The concept behind the YouTube series “Hot Ones” is simple: Take the typical celebrity interview and spice it up with some hot wings. The show is extremely well researched, insightful and genuine. TruTV has decided to adapt “Hot Ones” into a game show on its channel: “Hot Ones: The Game Show.” The game show centers around two teams of “bros” as they devour some hot wings and answer some trivia for a cash prize.
Despite all the game show’s theatricality and flair, where the YouTube series is wholesome, fun and entertaining, the game show is just plain bland. “Hot Ones: The Game Show” doesn’t add anything new or interesting to the game show formula and lacks the heart that made the YouTube series so successful.
So what’s so bad about the game show adaptation?
Let’s start with the host. Part of what makes the Hot Ones series on YouTube so engaging is the interviewer himself. Sean Evans is an absolutely fantastic interviewer: He is thoughtful and funny, bringing the right amount of energy to his interviews. Unfortunately for Sean, interviewing celebrities across a table and hosting a game show aren’t the same thing. His voice hardly carries across the stage, and his interactions with contestants are dry and lifeless. In the new fantastic world of lights and spectacle of the game show set, he looks meek and out of his element.
The game is divided into three rounds: In the first two rounds, the teams “clean the wing,” answering a series of trivia from Sean for increasingly large cash prizes. If a team answers a question incorrectly, the other team automatically wins that money. The categories of questions revolve around pop culture. In the final round, the team with the most money has the chance to win $25,000 by playing a condensed version of charades.
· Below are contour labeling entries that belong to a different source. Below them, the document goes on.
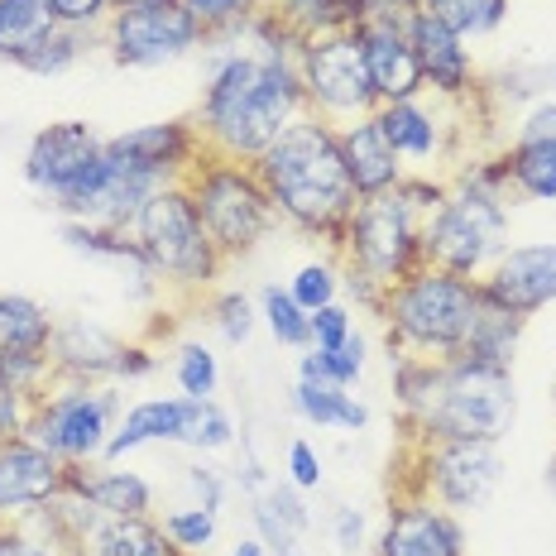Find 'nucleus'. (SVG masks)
<instances>
[{"label":"nucleus","instance_id":"3c124183","mask_svg":"<svg viewBox=\"0 0 556 556\" xmlns=\"http://www.w3.org/2000/svg\"><path fill=\"white\" fill-rule=\"evenodd\" d=\"M0 556H77V552L49 547V542L34 538L25 523H0Z\"/></svg>","mask_w":556,"mask_h":556},{"label":"nucleus","instance_id":"f3484780","mask_svg":"<svg viewBox=\"0 0 556 556\" xmlns=\"http://www.w3.org/2000/svg\"><path fill=\"white\" fill-rule=\"evenodd\" d=\"M101 144H106V139L91 130L87 121L43 125V130L29 139V149H25V182L43 197V202H58V197H63L91 164H97Z\"/></svg>","mask_w":556,"mask_h":556},{"label":"nucleus","instance_id":"f03ea898","mask_svg":"<svg viewBox=\"0 0 556 556\" xmlns=\"http://www.w3.org/2000/svg\"><path fill=\"white\" fill-rule=\"evenodd\" d=\"M254 173H260L264 192H269L278 222L293 226L298 236H307V240H321L327 254L336 260L345 222H351L355 202H361L351 173H345L341 130L317 121V115H298V121L254 159Z\"/></svg>","mask_w":556,"mask_h":556},{"label":"nucleus","instance_id":"9d476101","mask_svg":"<svg viewBox=\"0 0 556 556\" xmlns=\"http://www.w3.org/2000/svg\"><path fill=\"white\" fill-rule=\"evenodd\" d=\"M508 206L514 202H504V197L451 182L446 202L427 216V230H422L427 264L480 278L508 245Z\"/></svg>","mask_w":556,"mask_h":556},{"label":"nucleus","instance_id":"e433bc0d","mask_svg":"<svg viewBox=\"0 0 556 556\" xmlns=\"http://www.w3.org/2000/svg\"><path fill=\"white\" fill-rule=\"evenodd\" d=\"M58 384L49 351H0V389L20 393L25 403H39Z\"/></svg>","mask_w":556,"mask_h":556},{"label":"nucleus","instance_id":"49530a36","mask_svg":"<svg viewBox=\"0 0 556 556\" xmlns=\"http://www.w3.org/2000/svg\"><path fill=\"white\" fill-rule=\"evenodd\" d=\"M53 15V25L63 29H83V34H101L106 20L115 15V0H43Z\"/></svg>","mask_w":556,"mask_h":556},{"label":"nucleus","instance_id":"cd10ccee","mask_svg":"<svg viewBox=\"0 0 556 556\" xmlns=\"http://www.w3.org/2000/svg\"><path fill=\"white\" fill-rule=\"evenodd\" d=\"M523 331H528V317H518V312H508V307H500V303H490V298H484L480 317H475L466 345H460V355H470V361H480V365L514 369V355H518V345H523Z\"/></svg>","mask_w":556,"mask_h":556},{"label":"nucleus","instance_id":"ea45409f","mask_svg":"<svg viewBox=\"0 0 556 556\" xmlns=\"http://www.w3.org/2000/svg\"><path fill=\"white\" fill-rule=\"evenodd\" d=\"M236 432H240L236 417H230L216 399H202V403H197V413H192V422H188V432H182V442H178V446L212 456V451H230V446H236Z\"/></svg>","mask_w":556,"mask_h":556},{"label":"nucleus","instance_id":"6e6552de","mask_svg":"<svg viewBox=\"0 0 556 556\" xmlns=\"http://www.w3.org/2000/svg\"><path fill=\"white\" fill-rule=\"evenodd\" d=\"M422 230H427V216L399 188H389L379 197H361L351 222H345L336 260H341V269H355V274L375 278V283L393 288L399 278H408L427 264Z\"/></svg>","mask_w":556,"mask_h":556},{"label":"nucleus","instance_id":"4c0bfd02","mask_svg":"<svg viewBox=\"0 0 556 556\" xmlns=\"http://www.w3.org/2000/svg\"><path fill=\"white\" fill-rule=\"evenodd\" d=\"M91 39L97 34H83V29H63L58 25L49 39L34 49L25 63H20V73H29V77H63V73H73L77 63L91 53Z\"/></svg>","mask_w":556,"mask_h":556},{"label":"nucleus","instance_id":"5701e85b","mask_svg":"<svg viewBox=\"0 0 556 556\" xmlns=\"http://www.w3.org/2000/svg\"><path fill=\"white\" fill-rule=\"evenodd\" d=\"M67 490L83 494L101 518H149L154 514V484L139 470H125L121 460L106 466H67Z\"/></svg>","mask_w":556,"mask_h":556},{"label":"nucleus","instance_id":"0eeeda50","mask_svg":"<svg viewBox=\"0 0 556 556\" xmlns=\"http://www.w3.org/2000/svg\"><path fill=\"white\" fill-rule=\"evenodd\" d=\"M408 475L393 480V494L432 500L446 514H480L504 484V442H403Z\"/></svg>","mask_w":556,"mask_h":556},{"label":"nucleus","instance_id":"864d4df0","mask_svg":"<svg viewBox=\"0 0 556 556\" xmlns=\"http://www.w3.org/2000/svg\"><path fill=\"white\" fill-rule=\"evenodd\" d=\"M514 139H552L556 144V101H532L523 121H518Z\"/></svg>","mask_w":556,"mask_h":556},{"label":"nucleus","instance_id":"aec40b11","mask_svg":"<svg viewBox=\"0 0 556 556\" xmlns=\"http://www.w3.org/2000/svg\"><path fill=\"white\" fill-rule=\"evenodd\" d=\"M413 49H417V63H422L427 97L451 101V106H470L480 97L484 83L470 58V43L460 34H451L442 20H432L427 10H417V20H413Z\"/></svg>","mask_w":556,"mask_h":556},{"label":"nucleus","instance_id":"72a5a7b5","mask_svg":"<svg viewBox=\"0 0 556 556\" xmlns=\"http://www.w3.org/2000/svg\"><path fill=\"white\" fill-rule=\"evenodd\" d=\"M202 317L226 345H245L254 327H260V303L250 293H240V288H212L202 298Z\"/></svg>","mask_w":556,"mask_h":556},{"label":"nucleus","instance_id":"4d7b16f0","mask_svg":"<svg viewBox=\"0 0 556 556\" xmlns=\"http://www.w3.org/2000/svg\"><path fill=\"white\" fill-rule=\"evenodd\" d=\"M542 484H547V494H556V456H552V466H547V475H542Z\"/></svg>","mask_w":556,"mask_h":556},{"label":"nucleus","instance_id":"79ce46f5","mask_svg":"<svg viewBox=\"0 0 556 556\" xmlns=\"http://www.w3.org/2000/svg\"><path fill=\"white\" fill-rule=\"evenodd\" d=\"M288 293H293V303L303 307V312H317V307H327L341 298V260H312L303 264L293 278H288Z\"/></svg>","mask_w":556,"mask_h":556},{"label":"nucleus","instance_id":"20e7f679","mask_svg":"<svg viewBox=\"0 0 556 556\" xmlns=\"http://www.w3.org/2000/svg\"><path fill=\"white\" fill-rule=\"evenodd\" d=\"M518 417L514 369L480 365L470 355L437 361L432 393L403 422V442H504Z\"/></svg>","mask_w":556,"mask_h":556},{"label":"nucleus","instance_id":"603ef678","mask_svg":"<svg viewBox=\"0 0 556 556\" xmlns=\"http://www.w3.org/2000/svg\"><path fill=\"white\" fill-rule=\"evenodd\" d=\"M159 369V355L149 341H125V355H121V375H115V384H139V379H149Z\"/></svg>","mask_w":556,"mask_h":556},{"label":"nucleus","instance_id":"58836bf2","mask_svg":"<svg viewBox=\"0 0 556 556\" xmlns=\"http://www.w3.org/2000/svg\"><path fill=\"white\" fill-rule=\"evenodd\" d=\"M173 379H178V393L182 399H216L222 389V361H216L212 345L202 341H182L178 355H173Z\"/></svg>","mask_w":556,"mask_h":556},{"label":"nucleus","instance_id":"a878e982","mask_svg":"<svg viewBox=\"0 0 556 556\" xmlns=\"http://www.w3.org/2000/svg\"><path fill=\"white\" fill-rule=\"evenodd\" d=\"M87 556H188V552L149 514V518H101L97 532L87 538Z\"/></svg>","mask_w":556,"mask_h":556},{"label":"nucleus","instance_id":"c03bdc74","mask_svg":"<svg viewBox=\"0 0 556 556\" xmlns=\"http://www.w3.org/2000/svg\"><path fill=\"white\" fill-rule=\"evenodd\" d=\"M307 336H312L307 351H341V345L355 336V307L336 298V303L307 312Z\"/></svg>","mask_w":556,"mask_h":556},{"label":"nucleus","instance_id":"2f4dec72","mask_svg":"<svg viewBox=\"0 0 556 556\" xmlns=\"http://www.w3.org/2000/svg\"><path fill=\"white\" fill-rule=\"evenodd\" d=\"M278 15L288 20V29L312 39V34H336L355 29L369 15V0H269Z\"/></svg>","mask_w":556,"mask_h":556},{"label":"nucleus","instance_id":"f8f14e48","mask_svg":"<svg viewBox=\"0 0 556 556\" xmlns=\"http://www.w3.org/2000/svg\"><path fill=\"white\" fill-rule=\"evenodd\" d=\"M202 25L178 5H115V15L101 29V43H106L115 67H135V73H149V67H168L178 58H188L202 49Z\"/></svg>","mask_w":556,"mask_h":556},{"label":"nucleus","instance_id":"ddd939ff","mask_svg":"<svg viewBox=\"0 0 556 556\" xmlns=\"http://www.w3.org/2000/svg\"><path fill=\"white\" fill-rule=\"evenodd\" d=\"M159 188H164V182H154L149 173H139L135 164H125L121 154H111V149L101 144L97 164H91L83 178L49 206L63 216V222H101V226L130 230L135 216L144 212V202Z\"/></svg>","mask_w":556,"mask_h":556},{"label":"nucleus","instance_id":"8fccbe9b","mask_svg":"<svg viewBox=\"0 0 556 556\" xmlns=\"http://www.w3.org/2000/svg\"><path fill=\"white\" fill-rule=\"evenodd\" d=\"M331 542H336V552H341V556L365 552V514L355 504H336V514H331Z\"/></svg>","mask_w":556,"mask_h":556},{"label":"nucleus","instance_id":"dca6fc26","mask_svg":"<svg viewBox=\"0 0 556 556\" xmlns=\"http://www.w3.org/2000/svg\"><path fill=\"white\" fill-rule=\"evenodd\" d=\"M369 556H466V528L456 514L417 494H393L389 518Z\"/></svg>","mask_w":556,"mask_h":556},{"label":"nucleus","instance_id":"7c9ffc66","mask_svg":"<svg viewBox=\"0 0 556 556\" xmlns=\"http://www.w3.org/2000/svg\"><path fill=\"white\" fill-rule=\"evenodd\" d=\"M58 25L43 0H0V63L20 67Z\"/></svg>","mask_w":556,"mask_h":556},{"label":"nucleus","instance_id":"bb28decb","mask_svg":"<svg viewBox=\"0 0 556 556\" xmlns=\"http://www.w3.org/2000/svg\"><path fill=\"white\" fill-rule=\"evenodd\" d=\"M514 202H556V144L552 139H508L500 149Z\"/></svg>","mask_w":556,"mask_h":556},{"label":"nucleus","instance_id":"2eb2a0df","mask_svg":"<svg viewBox=\"0 0 556 556\" xmlns=\"http://www.w3.org/2000/svg\"><path fill=\"white\" fill-rule=\"evenodd\" d=\"M480 293L518 317H538L556 303V240L504 245V254L480 274Z\"/></svg>","mask_w":556,"mask_h":556},{"label":"nucleus","instance_id":"7ed1b4c3","mask_svg":"<svg viewBox=\"0 0 556 556\" xmlns=\"http://www.w3.org/2000/svg\"><path fill=\"white\" fill-rule=\"evenodd\" d=\"M480 278L437 269V264H422L417 274L399 278L379 303L389 361L393 355H417V361L460 355L475 317H480Z\"/></svg>","mask_w":556,"mask_h":556},{"label":"nucleus","instance_id":"4be33fe9","mask_svg":"<svg viewBox=\"0 0 556 556\" xmlns=\"http://www.w3.org/2000/svg\"><path fill=\"white\" fill-rule=\"evenodd\" d=\"M192 413H197V399H182V393H159V399L130 403V408L121 413V422H115L101 460L115 466V460H125L139 446H178L182 432H188V422H192Z\"/></svg>","mask_w":556,"mask_h":556},{"label":"nucleus","instance_id":"f704fd0d","mask_svg":"<svg viewBox=\"0 0 556 556\" xmlns=\"http://www.w3.org/2000/svg\"><path fill=\"white\" fill-rule=\"evenodd\" d=\"M365 375V336L355 331L341 351H303L298 355V379L307 384H341V389H355Z\"/></svg>","mask_w":556,"mask_h":556},{"label":"nucleus","instance_id":"b1692460","mask_svg":"<svg viewBox=\"0 0 556 556\" xmlns=\"http://www.w3.org/2000/svg\"><path fill=\"white\" fill-rule=\"evenodd\" d=\"M341 154H345V173H351L361 197H379V192L399 188L403 173H408V164L393 154V144L384 139L375 115L341 125Z\"/></svg>","mask_w":556,"mask_h":556},{"label":"nucleus","instance_id":"c9c22d12","mask_svg":"<svg viewBox=\"0 0 556 556\" xmlns=\"http://www.w3.org/2000/svg\"><path fill=\"white\" fill-rule=\"evenodd\" d=\"M260 321L269 327V336L283 351H307L312 336H307V312L293 303V293H288V283H264L260 288Z\"/></svg>","mask_w":556,"mask_h":556},{"label":"nucleus","instance_id":"c85d7f7f","mask_svg":"<svg viewBox=\"0 0 556 556\" xmlns=\"http://www.w3.org/2000/svg\"><path fill=\"white\" fill-rule=\"evenodd\" d=\"M293 413L307 427H336V432H365L369 427V408L341 384H293Z\"/></svg>","mask_w":556,"mask_h":556},{"label":"nucleus","instance_id":"412c9836","mask_svg":"<svg viewBox=\"0 0 556 556\" xmlns=\"http://www.w3.org/2000/svg\"><path fill=\"white\" fill-rule=\"evenodd\" d=\"M53 369L58 379H77V384H115L125 355V336L106 331L91 317H67L53 331Z\"/></svg>","mask_w":556,"mask_h":556},{"label":"nucleus","instance_id":"5fc2aeb1","mask_svg":"<svg viewBox=\"0 0 556 556\" xmlns=\"http://www.w3.org/2000/svg\"><path fill=\"white\" fill-rule=\"evenodd\" d=\"M29 422V403L20 399V393L0 389V442H10V437H20Z\"/></svg>","mask_w":556,"mask_h":556},{"label":"nucleus","instance_id":"39448f33","mask_svg":"<svg viewBox=\"0 0 556 556\" xmlns=\"http://www.w3.org/2000/svg\"><path fill=\"white\" fill-rule=\"evenodd\" d=\"M130 236L144 250V264L154 269L159 288L182 303H202L226 274V254L216 250V240L206 236L202 216H197L192 197L182 182H168L144 202V212L135 216Z\"/></svg>","mask_w":556,"mask_h":556},{"label":"nucleus","instance_id":"de8ad7c7","mask_svg":"<svg viewBox=\"0 0 556 556\" xmlns=\"http://www.w3.org/2000/svg\"><path fill=\"white\" fill-rule=\"evenodd\" d=\"M182 490H188V504L212 508V514H222L226 500H230V480H226V470L206 466V460H197V466L182 470Z\"/></svg>","mask_w":556,"mask_h":556},{"label":"nucleus","instance_id":"f257e3e1","mask_svg":"<svg viewBox=\"0 0 556 556\" xmlns=\"http://www.w3.org/2000/svg\"><path fill=\"white\" fill-rule=\"evenodd\" d=\"M240 29L202 39L206 83L192 121L212 154L254 164L298 115H307V97L303 77H298V58L250 49Z\"/></svg>","mask_w":556,"mask_h":556},{"label":"nucleus","instance_id":"37998d69","mask_svg":"<svg viewBox=\"0 0 556 556\" xmlns=\"http://www.w3.org/2000/svg\"><path fill=\"white\" fill-rule=\"evenodd\" d=\"M178 5L188 10L197 25H202L206 39H212V34H236L264 0H178Z\"/></svg>","mask_w":556,"mask_h":556},{"label":"nucleus","instance_id":"423d86ee","mask_svg":"<svg viewBox=\"0 0 556 556\" xmlns=\"http://www.w3.org/2000/svg\"><path fill=\"white\" fill-rule=\"evenodd\" d=\"M182 188H188L206 236H212L216 250L226 254V264L254 254L278 226H283L274 212V202H269V192H264L260 173H254V164H240V159H226V154H212V149H206V154L192 164L188 178H182Z\"/></svg>","mask_w":556,"mask_h":556},{"label":"nucleus","instance_id":"6ab92c4d","mask_svg":"<svg viewBox=\"0 0 556 556\" xmlns=\"http://www.w3.org/2000/svg\"><path fill=\"white\" fill-rule=\"evenodd\" d=\"M67 490V466L43 451L34 437H10L0 442V523H20L34 508L53 504Z\"/></svg>","mask_w":556,"mask_h":556},{"label":"nucleus","instance_id":"a19ab883","mask_svg":"<svg viewBox=\"0 0 556 556\" xmlns=\"http://www.w3.org/2000/svg\"><path fill=\"white\" fill-rule=\"evenodd\" d=\"M159 523H164V532L188 556H206V547H212L216 532H222V514H212V508H197V504H178V508H168Z\"/></svg>","mask_w":556,"mask_h":556},{"label":"nucleus","instance_id":"473e14b6","mask_svg":"<svg viewBox=\"0 0 556 556\" xmlns=\"http://www.w3.org/2000/svg\"><path fill=\"white\" fill-rule=\"evenodd\" d=\"M432 20H442L451 34L460 39H490V34L504 29L508 20V0H417Z\"/></svg>","mask_w":556,"mask_h":556},{"label":"nucleus","instance_id":"13d9d810","mask_svg":"<svg viewBox=\"0 0 556 556\" xmlns=\"http://www.w3.org/2000/svg\"><path fill=\"white\" fill-rule=\"evenodd\" d=\"M115 5H168V0H115Z\"/></svg>","mask_w":556,"mask_h":556},{"label":"nucleus","instance_id":"a211bd4d","mask_svg":"<svg viewBox=\"0 0 556 556\" xmlns=\"http://www.w3.org/2000/svg\"><path fill=\"white\" fill-rule=\"evenodd\" d=\"M106 149L168 188V182H182L192 173V164L206 154V139L192 115H178V121H154V125H135V130L111 135Z\"/></svg>","mask_w":556,"mask_h":556},{"label":"nucleus","instance_id":"a18cd8bd","mask_svg":"<svg viewBox=\"0 0 556 556\" xmlns=\"http://www.w3.org/2000/svg\"><path fill=\"white\" fill-rule=\"evenodd\" d=\"M250 504H260L264 514L274 518V523H283L288 532H298V538H307V528H312V514H307V504H303V490H293V484H264L260 494H254Z\"/></svg>","mask_w":556,"mask_h":556},{"label":"nucleus","instance_id":"9b49d317","mask_svg":"<svg viewBox=\"0 0 556 556\" xmlns=\"http://www.w3.org/2000/svg\"><path fill=\"white\" fill-rule=\"evenodd\" d=\"M298 77H303L307 115L336 125V130L379 111V97H375V83H369L355 29L312 34V39L298 43Z\"/></svg>","mask_w":556,"mask_h":556},{"label":"nucleus","instance_id":"c756f323","mask_svg":"<svg viewBox=\"0 0 556 556\" xmlns=\"http://www.w3.org/2000/svg\"><path fill=\"white\" fill-rule=\"evenodd\" d=\"M58 317L39 298L0 293V351H49Z\"/></svg>","mask_w":556,"mask_h":556},{"label":"nucleus","instance_id":"393cba45","mask_svg":"<svg viewBox=\"0 0 556 556\" xmlns=\"http://www.w3.org/2000/svg\"><path fill=\"white\" fill-rule=\"evenodd\" d=\"M58 236H63V245L73 250V254H83V260L121 264V269L135 274L139 288H159V278L144 264V250H139V240L130 236V230L101 226V222H58Z\"/></svg>","mask_w":556,"mask_h":556},{"label":"nucleus","instance_id":"4468645a","mask_svg":"<svg viewBox=\"0 0 556 556\" xmlns=\"http://www.w3.org/2000/svg\"><path fill=\"white\" fill-rule=\"evenodd\" d=\"M460 111H470V106H451V101H437L422 91V97H413V101H389V106H379L375 121L403 164H417V173H432L442 164H451V168L460 164V149H456L460 125H451Z\"/></svg>","mask_w":556,"mask_h":556},{"label":"nucleus","instance_id":"1a4fd4ad","mask_svg":"<svg viewBox=\"0 0 556 556\" xmlns=\"http://www.w3.org/2000/svg\"><path fill=\"white\" fill-rule=\"evenodd\" d=\"M125 413L121 384H77L58 379L39 403H29L25 437L43 451H53L63 466H97L106 456V442Z\"/></svg>","mask_w":556,"mask_h":556},{"label":"nucleus","instance_id":"6e6d98bb","mask_svg":"<svg viewBox=\"0 0 556 556\" xmlns=\"http://www.w3.org/2000/svg\"><path fill=\"white\" fill-rule=\"evenodd\" d=\"M230 556H269V547H264L260 538H240L236 547H230Z\"/></svg>","mask_w":556,"mask_h":556},{"label":"nucleus","instance_id":"09e8293b","mask_svg":"<svg viewBox=\"0 0 556 556\" xmlns=\"http://www.w3.org/2000/svg\"><path fill=\"white\" fill-rule=\"evenodd\" d=\"M288 484L293 490H321V456H317V446L307 442V437H298V442H288Z\"/></svg>","mask_w":556,"mask_h":556}]
</instances>
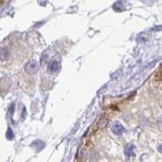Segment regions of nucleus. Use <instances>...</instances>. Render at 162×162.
I'll list each match as a JSON object with an SVG mask.
<instances>
[{
    "label": "nucleus",
    "instance_id": "nucleus-1",
    "mask_svg": "<svg viewBox=\"0 0 162 162\" xmlns=\"http://www.w3.org/2000/svg\"><path fill=\"white\" fill-rule=\"evenodd\" d=\"M156 77L158 79H162V67H161V69L158 71Z\"/></svg>",
    "mask_w": 162,
    "mask_h": 162
},
{
    "label": "nucleus",
    "instance_id": "nucleus-2",
    "mask_svg": "<svg viewBox=\"0 0 162 162\" xmlns=\"http://www.w3.org/2000/svg\"><path fill=\"white\" fill-rule=\"evenodd\" d=\"M159 151H160L161 152H162V145H161V146L159 147Z\"/></svg>",
    "mask_w": 162,
    "mask_h": 162
}]
</instances>
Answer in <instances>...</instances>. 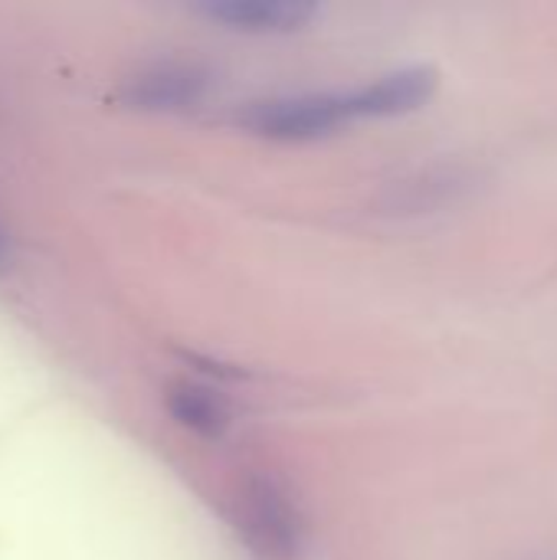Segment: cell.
Returning a JSON list of instances; mask_svg holds the SVG:
<instances>
[{
	"instance_id": "52a82bcc",
	"label": "cell",
	"mask_w": 557,
	"mask_h": 560,
	"mask_svg": "<svg viewBox=\"0 0 557 560\" xmlns=\"http://www.w3.org/2000/svg\"><path fill=\"white\" fill-rule=\"evenodd\" d=\"M3 259H7V240H3V233H0V266H3Z\"/></svg>"
},
{
	"instance_id": "6da1fadb",
	"label": "cell",
	"mask_w": 557,
	"mask_h": 560,
	"mask_svg": "<svg viewBox=\"0 0 557 560\" xmlns=\"http://www.w3.org/2000/svg\"><path fill=\"white\" fill-rule=\"evenodd\" d=\"M341 121H351L345 95L272 98V102H256L243 115L246 128H253L256 135H266V138H279V141H305V138L332 131Z\"/></svg>"
},
{
	"instance_id": "8992f818",
	"label": "cell",
	"mask_w": 557,
	"mask_h": 560,
	"mask_svg": "<svg viewBox=\"0 0 557 560\" xmlns=\"http://www.w3.org/2000/svg\"><path fill=\"white\" fill-rule=\"evenodd\" d=\"M246 499H250V522L263 535V541L276 548L295 545V515L286 495L272 482H253Z\"/></svg>"
},
{
	"instance_id": "277c9868",
	"label": "cell",
	"mask_w": 557,
	"mask_h": 560,
	"mask_svg": "<svg viewBox=\"0 0 557 560\" xmlns=\"http://www.w3.org/2000/svg\"><path fill=\"white\" fill-rule=\"evenodd\" d=\"M204 13L240 30L286 33L305 26L318 13V7L305 0H213L204 3Z\"/></svg>"
},
{
	"instance_id": "5b68a950",
	"label": "cell",
	"mask_w": 557,
	"mask_h": 560,
	"mask_svg": "<svg viewBox=\"0 0 557 560\" xmlns=\"http://www.w3.org/2000/svg\"><path fill=\"white\" fill-rule=\"evenodd\" d=\"M164 400H167V413L197 436L217 440L230 427V410H227L223 397H217L213 390H207L200 384H187V381L171 384Z\"/></svg>"
},
{
	"instance_id": "3957f363",
	"label": "cell",
	"mask_w": 557,
	"mask_h": 560,
	"mask_svg": "<svg viewBox=\"0 0 557 560\" xmlns=\"http://www.w3.org/2000/svg\"><path fill=\"white\" fill-rule=\"evenodd\" d=\"M207 92V72L190 62H161L128 85V102L138 108H190Z\"/></svg>"
},
{
	"instance_id": "7a4b0ae2",
	"label": "cell",
	"mask_w": 557,
	"mask_h": 560,
	"mask_svg": "<svg viewBox=\"0 0 557 560\" xmlns=\"http://www.w3.org/2000/svg\"><path fill=\"white\" fill-rule=\"evenodd\" d=\"M433 92H437V72L430 66H410L358 92H348L345 98L351 118H384V115H404L420 108Z\"/></svg>"
}]
</instances>
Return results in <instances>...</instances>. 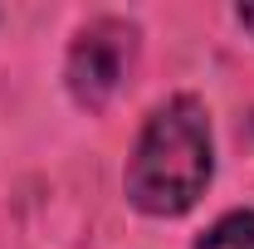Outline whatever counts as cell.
Wrapping results in <instances>:
<instances>
[{"label":"cell","mask_w":254,"mask_h":249,"mask_svg":"<svg viewBox=\"0 0 254 249\" xmlns=\"http://www.w3.org/2000/svg\"><path fill=\"white\" fill-rule=\"evenodd\" d=\"M195 249H254V210H230V215H220L195 240Z\"/></svg>","instance_id":"3"},{"label":"cell","mask_w":254,"mask_h":249,"mask_svg":"<svg viewBox=\"0 0 254 249\" xmlns=\"http://www.w3.org/2000/svg\"><path fill=\"white\" fill-rule=\"evenodd\" d=\"M235 15H240V25H245V30L254 34V5H240V10H235Z\"/></svg>","instance_id":"4"},{"label":"cell","mask_w":254,"mask_h":249,"mask_svg":"<svg viewBox=\"0 0 254 249\" xmlns=\"http://www.w3.org/2000/svg\"><path fill=\"white\" fill-rule=\"evenodd\" d=\"M215 176V142H210V113L200 98H166L147 118L132 161H127V200L142 215H186L205 195Z\"/></svg>","instance_id":"1"},{"label":"cell","mask_w":254,"mask_h":249,"mask_svg":"<svg viewBox=\"0 0 254 249\" xmlns=\"http://www.w3.org/2000/svg\"><path fill=\"white\" fill-rule=\"evenodd\" d=\"M132 54H137V25H127L118 15L88 20L73 34V49H68V63H64L73 103L78 108H103L123 88L127 68H132Z\"/></svg>","instance_id":"2"}]
</instances>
The game’s structure doesn’t provide that much entertainment, either. Since a team that answers incorrectly has more to lose, it is a riskier move to answer a trivia question than to stay silent. During the premiere, one team walked away almost uncontested despite not attempting to answer the majority of the trivia. Besides these strange rules, the show doesn’t present its audience with anything else that any other game show hasn’t done a thousand times before, and better. If not for the hot wings, the show would look like “Jeopardy!” for dude-bros.
Despite all of this, there are some aspects of the show that aren’t all that bad: The set itself is incredible. It maintains the dark, ambient design of the original YouTube series with an updated version of the iconic logo. The show also has “behind the scenes” footage of contestants struggling to finish their intensely spicy wings (the puke bucket is also a nice touch).
They say all good things must come to an end. In that case, all good YouTube channels must become game shows. Television has a way of eating up the authenticity of YouTube and spitting out the shell. Lucky for those of us with a sense of taste, Hot Ones has returned to YouTube for season 11.